• [EXERCISE DETAILS]: Rewrite the stretch of lines from the one containing "REZON HOLT JANNIS" through the one containing "2020 Chevrolet Equinox", putting "Chevy" in place of "Chevrolet" and keeping everything else the same. Omit the pictures.

• [STUDY MATERIAL]:
====

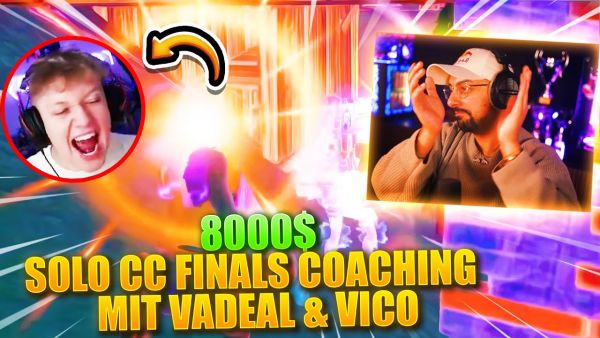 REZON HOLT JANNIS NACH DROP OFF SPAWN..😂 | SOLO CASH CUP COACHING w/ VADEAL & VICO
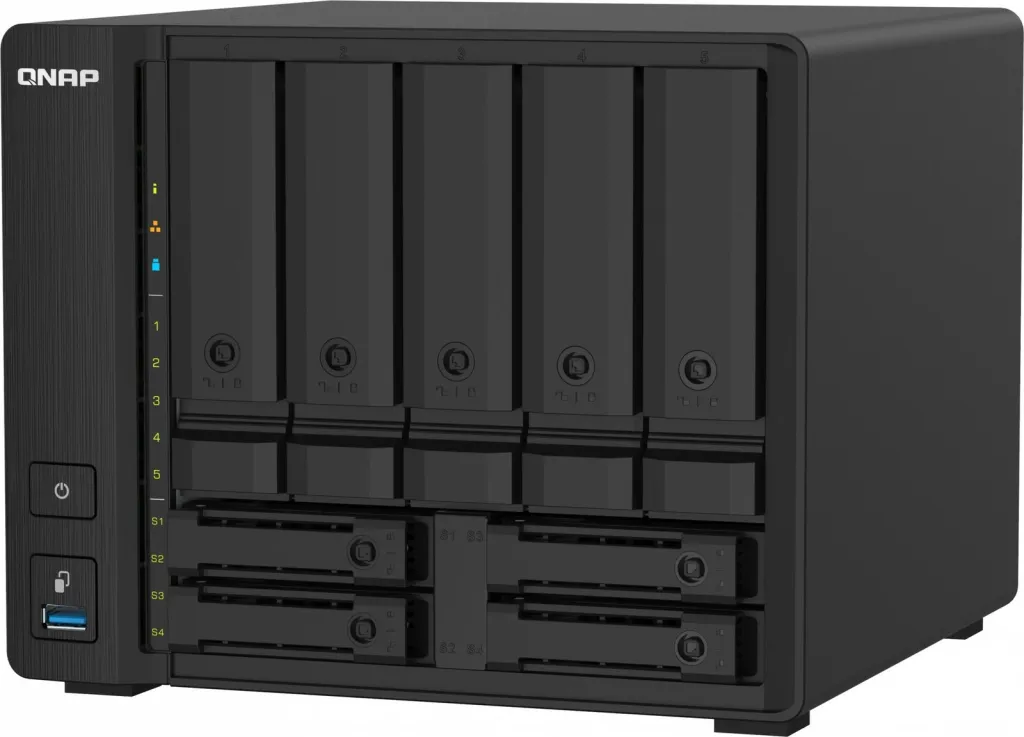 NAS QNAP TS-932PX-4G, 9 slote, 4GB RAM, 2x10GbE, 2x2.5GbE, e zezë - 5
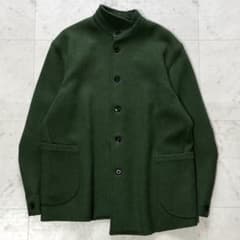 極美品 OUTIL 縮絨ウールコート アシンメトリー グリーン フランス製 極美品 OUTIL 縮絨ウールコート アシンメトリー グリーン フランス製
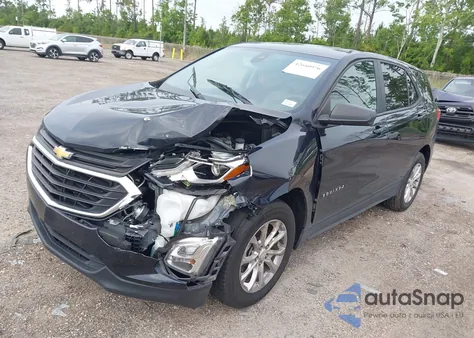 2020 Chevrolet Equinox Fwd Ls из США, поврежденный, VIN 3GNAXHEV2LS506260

====

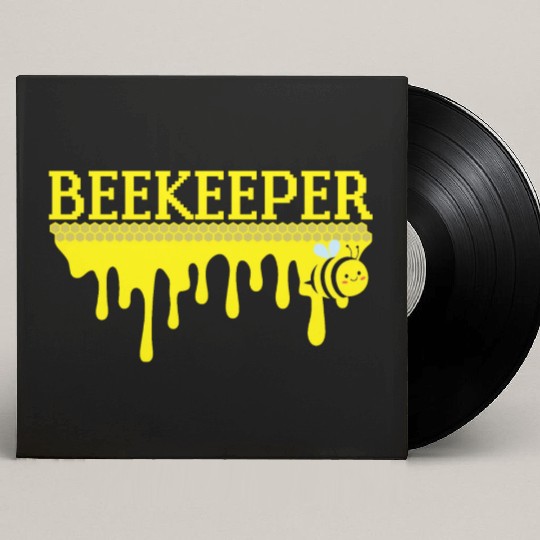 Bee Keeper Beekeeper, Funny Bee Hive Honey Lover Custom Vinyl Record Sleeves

====

• [ANSWER TO THIS PROBLEM]:
 REZON HOLT JANNIS NACH DROP OFF SPAWN..😂 | SOLO CASH CUP COACHING w/ VADEAL & VICO
 NAS QNAP TS-932PX-4G, 9 slote, 4GB RAM, 2x10GbE, 2x2.5GbE, e zezë - 5
 極美品 OUTIL 縮絨ウールコート アシンメトリー グリーン フランス製 極美品 OUTIL 縮絨ウールコート アシンメトリー グリーン フランス製
 2020 Chevy Equinox Fwd Ls из США, поврежденный, VIN 3GNAXHEV2LS506260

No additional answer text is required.